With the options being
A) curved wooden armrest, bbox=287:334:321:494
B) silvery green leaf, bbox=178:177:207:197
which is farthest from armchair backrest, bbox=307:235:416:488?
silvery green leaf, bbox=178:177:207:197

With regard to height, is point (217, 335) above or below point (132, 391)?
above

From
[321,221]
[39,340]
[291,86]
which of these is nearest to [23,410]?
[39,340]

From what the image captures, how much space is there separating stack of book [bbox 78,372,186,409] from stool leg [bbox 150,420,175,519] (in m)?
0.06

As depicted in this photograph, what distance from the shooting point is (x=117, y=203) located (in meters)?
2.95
______________________________
Copy out every one of the lines above, word for word, without changing anything.

With the options being
A) curved wooden armrest, bbox=287:334:321:494
B) silvery green leaf, bbox=178:177:207:197
which is farthest from armchair backrest, bbox=307:235:416:488?
silvery green leaf, bbox=178:177:207:197

With regard to height, is point (217, 335) above or below point (132, 391)?
above

From
[321,221]
[39,340]
[291,86]
which of these is nearest to [23,410]?
[39,340]

From what the image captures, how much space is there separating stack of book [bbox 78,372,186,409] from stool leg [bbox 150,420,175,519] (in m)?
0.06

As depicted in this photograph, what distance from the shooting point is (x=117, y=203) located (in meters)?
2.95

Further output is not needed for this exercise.